## ЗАДАНИЯ
- 1) Когда, согласно отрывку о поэте Сайге, он скончался?
- 2) Продолжите отрывок о поэте Сайге начиная с фразы, следующей за его последним предложением.

## ФРАГМЕНТ ДОКУМЕНТА
_ _ _ _ _ _ _

И в своем, казалось бы, надежном убежище - на священной для японцев

земле Исэ -- Сайге создал стихи потрясающей силы о бедствиях своего времени.

Войска Тайра были разбиты наголову. В 1185 году феодалы под

водительством Минамото-но Ёритомо нанесли им последний сокрушающий удар в

битве при Данноура. У Сайге были многочисленные дружеские связи с людьми из

рода Тайра. Теперь ему пришлось узнать о их гибели, и картина этой гибели

походила на видение ада, столько в ней было нечеловеческого ужаса.

Существовало поверие, что мир живых отделяют от потустороннего мира

горы Сидэ-но яма ("Ведущие в смерть"). И через эти горы, пишет Сайге в своих

стихах, идут несметные вереницы убиенных воинов.

Лирика Сайге говорит о том же, что народный эпос того времени, но

народный эпос широк, как море. Танка Сайге о бедствиях войны - короткие

вспышки молний.

В 1190 году Сайге скончался в полнолуние весеннего месяца "кисараги",

как он когда-то пожелал в одном из своих стихотворений.


***


"Горная хижина" ("Санкасю") - само название содержит глубокий и емкий

смысл. Разворачивается длинный свиток, и перед нами проходят не только

картины природы, но вся жизнь поэта-странника. Горная хижина - временный

приют на пути. Горы сами по себе прекрасны, а для средневекового японца они

населены мифами и легендами, в них живут древние боги. Для читателя

приобщение к прекрасному и неизреченному начиналось уже с названия книги.

Горную хижину мы видим во все времена дня, ночью и днем, на восходе и

на закате. Друзья забыли к ней дорогу, а как хочется иногда поговорить с

кем-то, кто тебе по душе. Особенно зимой, когда снег замел все тропы.

Кругом теснится бедное селенье. Люди ушли в горную глушь не по своей

доброй воле, они обречены жить здесь, в хижинах, крытых травою. Весной,

когда все работают на полях, не умолкают голоса

соловьев. Иногда слышны голоса детей, пронзительный писк соломенной

свистульки.

Но вот поэт уходит из своей горной хижины, чтобы прийти в другую...

Длится цепь танка, долгая, как сама жизнь.

_ _ _ _ _ _ _

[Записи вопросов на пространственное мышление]
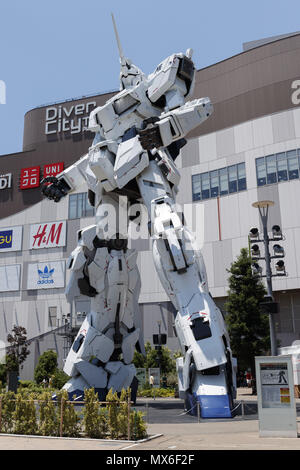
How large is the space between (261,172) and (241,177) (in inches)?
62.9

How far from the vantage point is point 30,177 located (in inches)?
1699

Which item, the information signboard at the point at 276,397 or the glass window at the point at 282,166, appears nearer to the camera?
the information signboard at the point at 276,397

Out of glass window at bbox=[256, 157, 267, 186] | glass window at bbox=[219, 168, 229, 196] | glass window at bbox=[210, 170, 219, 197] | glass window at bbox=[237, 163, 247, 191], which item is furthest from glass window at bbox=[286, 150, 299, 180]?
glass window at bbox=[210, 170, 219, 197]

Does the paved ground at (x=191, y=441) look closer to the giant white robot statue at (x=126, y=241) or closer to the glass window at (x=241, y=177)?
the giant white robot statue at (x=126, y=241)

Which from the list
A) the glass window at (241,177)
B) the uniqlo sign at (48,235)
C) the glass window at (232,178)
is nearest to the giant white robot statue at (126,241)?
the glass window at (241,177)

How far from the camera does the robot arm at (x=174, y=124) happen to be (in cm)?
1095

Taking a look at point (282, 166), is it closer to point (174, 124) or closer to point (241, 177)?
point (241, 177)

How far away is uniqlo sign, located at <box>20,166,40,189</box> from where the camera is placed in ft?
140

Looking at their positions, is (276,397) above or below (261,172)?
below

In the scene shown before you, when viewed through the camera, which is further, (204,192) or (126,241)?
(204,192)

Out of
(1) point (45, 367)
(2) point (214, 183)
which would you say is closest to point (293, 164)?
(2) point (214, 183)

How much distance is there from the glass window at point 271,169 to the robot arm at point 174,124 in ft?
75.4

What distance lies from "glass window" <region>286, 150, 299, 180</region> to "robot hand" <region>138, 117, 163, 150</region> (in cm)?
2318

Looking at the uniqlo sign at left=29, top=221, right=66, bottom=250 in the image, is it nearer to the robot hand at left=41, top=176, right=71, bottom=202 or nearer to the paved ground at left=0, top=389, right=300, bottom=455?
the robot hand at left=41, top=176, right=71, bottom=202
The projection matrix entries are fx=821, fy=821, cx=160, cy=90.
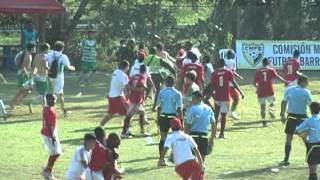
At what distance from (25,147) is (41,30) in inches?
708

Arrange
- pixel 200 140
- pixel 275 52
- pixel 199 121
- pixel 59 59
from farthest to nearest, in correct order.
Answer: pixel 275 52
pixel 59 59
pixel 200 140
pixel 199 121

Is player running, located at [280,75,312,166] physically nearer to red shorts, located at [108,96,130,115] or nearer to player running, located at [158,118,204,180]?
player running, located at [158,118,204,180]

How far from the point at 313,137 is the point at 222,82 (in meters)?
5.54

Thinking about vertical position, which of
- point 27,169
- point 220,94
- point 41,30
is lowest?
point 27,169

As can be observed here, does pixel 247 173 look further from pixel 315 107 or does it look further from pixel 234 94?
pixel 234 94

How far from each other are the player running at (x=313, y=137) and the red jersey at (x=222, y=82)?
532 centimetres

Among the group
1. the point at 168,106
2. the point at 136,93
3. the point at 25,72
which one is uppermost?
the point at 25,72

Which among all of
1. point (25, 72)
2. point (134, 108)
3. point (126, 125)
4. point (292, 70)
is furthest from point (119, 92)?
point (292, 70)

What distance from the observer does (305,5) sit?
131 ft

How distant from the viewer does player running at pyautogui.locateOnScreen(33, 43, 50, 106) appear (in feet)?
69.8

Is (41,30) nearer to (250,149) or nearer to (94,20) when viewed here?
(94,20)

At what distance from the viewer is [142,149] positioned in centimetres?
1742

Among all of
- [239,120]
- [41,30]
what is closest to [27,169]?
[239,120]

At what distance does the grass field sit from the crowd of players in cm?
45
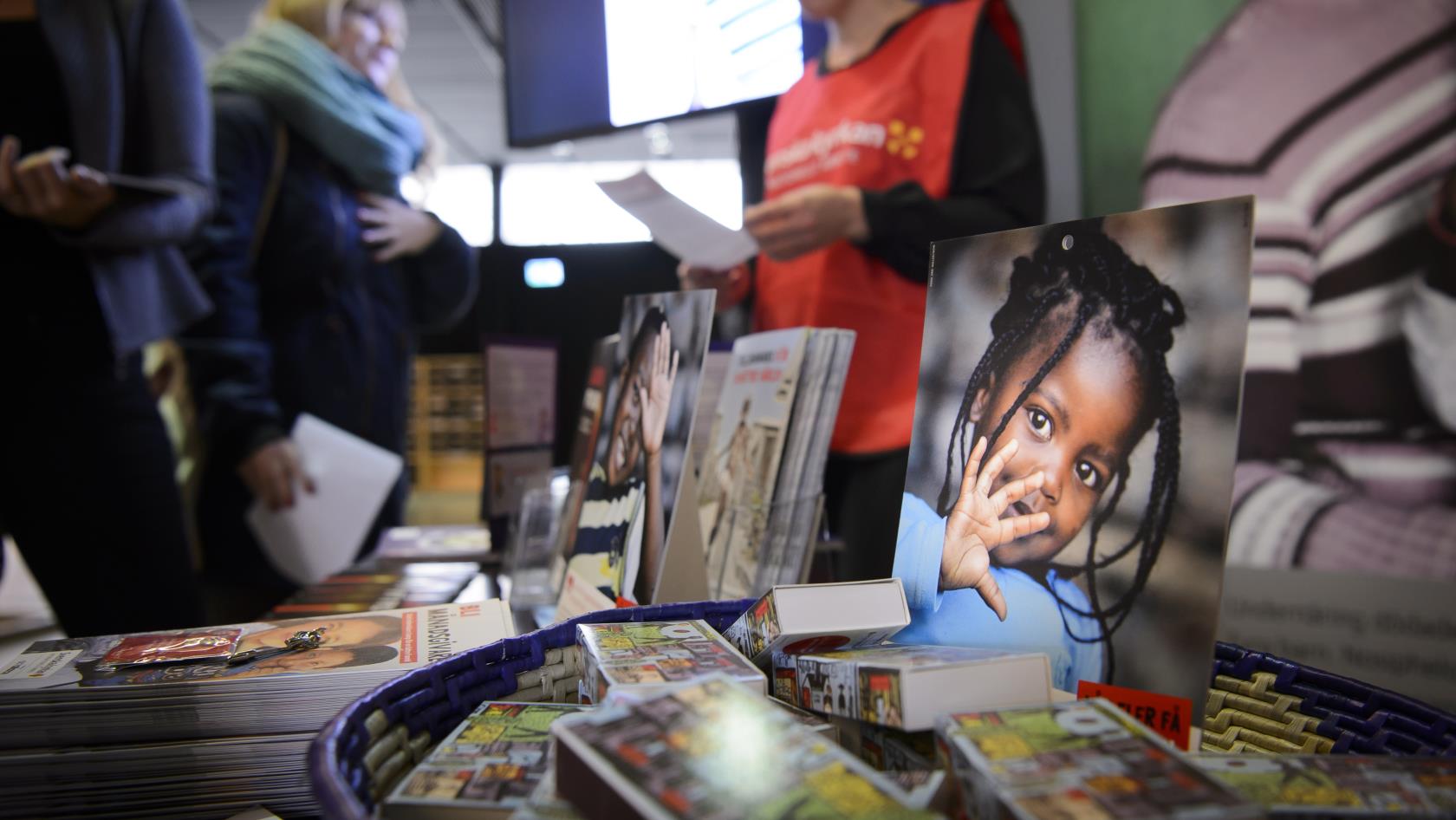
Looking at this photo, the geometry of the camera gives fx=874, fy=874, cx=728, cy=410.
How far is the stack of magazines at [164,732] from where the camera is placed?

_ _ _ _ _ _ _

## ОТВЕТЫ ПО ЗАДАНИЯМ
- 1) В 1190 году, в полнолуние весеннего месяца «кисараги».

- 2)
До сих пор остается не вполне ясным: составил ли эту знаменитую книгу

сам поэт или его ученики. Быть может, она плод труда многих людей? Как бы то

ни было, немало стихов приобщалось после смерти поэта - из кладовых памяти,

или же найдены были стихи, начертанные рукой самого Сайге, и их стремились

уберечь от забвения.

В дневнике одного монаха осталась запись о том, что автограф "Горной

хижины" действительно существовал и погиб при пожаре в книгохранилище

монастыря.

"Горная хижина" содержит более тысячи пятисот стихотворений, из них

семьдесят семь принадлежат другим поэтам. Соучастники поэтических диалогов

-известные стихотворцы или безымянные: "некий человек". Получив танка по

какому-нибудь случаю, полагалось послать "ответную песню" ("каэси-ута").

Стихи в "Горной хижине" расположены тематически, по образцу "Кокинсю".

Сначала идут времена года, от первого его дня до последнего: "Весна",

"Лето", "Осень", "Зима". Потом небольшой цикл "Любовь". И, наконец, "Разные

песни", на любую тему. Там собраны стихи о любви и странствиях, философские

размышления, "горестные заметы" о трудных временах. Танка, написанные,

казалось бы, на самые жгучие темы современности, смотрят на века вперед.

Вслед за основным составом книги в современных изданиях следует

небольшое приложение: стихи, записанные по памяти или на слух учениками

Сайге. Именно здесь сохранились замечательные стихи о войне и аде, цикл

"Детские забавы".

Всего в разных списках и вариантах до потомства дошло две тысячи с

небольшим стихотворений Сайге.

Согласно давней традиции, стихам предпосылаются краткие заголовки или

развернутые вступления. Иногда это всего лишь одно слово "кукушка", "луна".

Краткие заголовки часто писались по-китайски, но японская проза явно

побеждает. В цикле стихов об аде проза великолепна, по стилю она напоминает

хэйанские романы.

При помощи заголовков стихотворения группируются в циклы: "Десять

зимних песен", "Пятнадцать песен о цветущих вишнях". Сообщаются подробности

о том, когда и по какому поводу сложено стихотворение. Или просто помечено

-- "Без заглавия".

Сайге вводит в свои стихи слова из обиходной речи. И здесь он тоже по

новаторски смел и свободен. Общепринятый поэтический словарь для него

слишком узок и ортодоксален. Начиная с "Кокинсю", поэзия танка замкнута в

кругу хэйанских аристократов и густо пропитана столичным бытом. Сайге снова

выводит ее на простор страны. Он обновляет все: темы, словарь, материал.

Дорога его лежит в стороне от современной ему поэзии, но именно на эту

дорогу выйдут лучшие поэты последующих поколений.

Сайге умел сложное сводить к простому, но простота его поэзии

обманчива. В каждом стихотворении, таком, казалось бы, понятном, скрыта своя

тонкость, которая откроется лишь внимательному взгляду.

В стихах у Сайге мало традиционных украшений: они ему просто не нужны.

Постоянные эпитеты, бытующие еще со времен "Манъесю", попадаются редко. Лишь

иногда Сайге прибегает к популярной в средневековой поэзии игре слов,

используя омонимы в разных значениях так, чтобы у стихотворения образовалось

как бы двойное дно.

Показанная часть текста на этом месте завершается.